My rheumatologist did an ultrasound scan on my hands and wrists today. I was really worried about this procedure, as it’s been a whole year since the last scan and it feels (physically, at least) as if my body has gone downhill because of rheumatoid disease. Unexpectedly, inflammation levels have decreased markedly and the bone erosions seem to have stabilised. She’s going to prepare a detailed report but objectively, from what flashed up on the monitor, there has been an improvement in my joints.
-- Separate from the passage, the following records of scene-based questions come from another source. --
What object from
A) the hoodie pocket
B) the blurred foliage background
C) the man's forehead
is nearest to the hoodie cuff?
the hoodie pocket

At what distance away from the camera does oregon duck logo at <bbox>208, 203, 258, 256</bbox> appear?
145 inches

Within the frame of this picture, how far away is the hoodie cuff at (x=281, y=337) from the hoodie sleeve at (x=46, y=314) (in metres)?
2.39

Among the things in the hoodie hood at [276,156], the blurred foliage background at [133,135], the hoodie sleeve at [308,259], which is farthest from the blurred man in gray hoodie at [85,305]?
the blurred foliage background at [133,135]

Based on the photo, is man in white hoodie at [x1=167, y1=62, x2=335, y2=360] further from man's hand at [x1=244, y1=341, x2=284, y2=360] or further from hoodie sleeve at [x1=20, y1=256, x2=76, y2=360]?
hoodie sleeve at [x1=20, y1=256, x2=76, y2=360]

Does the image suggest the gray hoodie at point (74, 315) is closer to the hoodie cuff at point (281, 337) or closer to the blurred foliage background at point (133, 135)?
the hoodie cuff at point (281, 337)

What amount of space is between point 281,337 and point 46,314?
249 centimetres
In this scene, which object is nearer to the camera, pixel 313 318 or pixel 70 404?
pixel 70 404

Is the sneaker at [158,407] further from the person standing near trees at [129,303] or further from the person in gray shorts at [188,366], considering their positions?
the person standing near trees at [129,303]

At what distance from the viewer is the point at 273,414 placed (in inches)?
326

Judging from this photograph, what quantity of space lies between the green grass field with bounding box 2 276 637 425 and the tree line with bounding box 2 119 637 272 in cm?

So why did I get teary when I saw this? Because the results on the screen don’t match how I feel. Don’t get me wrong, I’m over the moon that Enbrel seems to have slowed down the disease. It’s just that it doesn’t make sense that the results show an improvement on last year, and yet I feel worse. My shoulders, elbows, knees and hips all ache continuously whereas last year it was confined to my knees and hips. Energy levels are still zero and my limbs feel heavy, almost as if they’re being held down by weights when I try to get up or move around. An added complication is that I already had Ehlers-Danlos Syndrome (Hypermobility) when I was diagnosed with RD/RA four years ago. My rheumatologist said that it looked like EDS could be affecting me more than RD/RA at the moment. I’m not totally convinced but nowadays it is virtually impossible for me to separate EDS symptoms from those of RD/RA.
The next step is an MRI on my hips which will give a fuller picture. I’m going to continue with the Enbrel (twice weekly injections), Vitamin D (1,000 International Units daily) and Risedronate Sodium/Actonel for osteoporosis (once weekly) for now, and will have another ultrasound scan in 6 months’ time. I’m feeling cautiously optimistic about the future. I recognise that I’m impatient to reach drug-induced remission. I need to be realistic and acknowledge that managing my RD/RA effectively may be the best I’ll get, but that won’t stop me being optimistic about getting to remission. I’m happy that I seem to be getting better and would like the chronic pain, fatigue and brain fog to lift magically. That’s what I thought would happen with the Enbrel, as I know it has with other people. Having said that, comparing myself to myself (rather than others) is essential, because RD/RA affects individuals so differently. Enbrel is making a difference slowly, so it’s time to celebrate this good news and keep moving forward.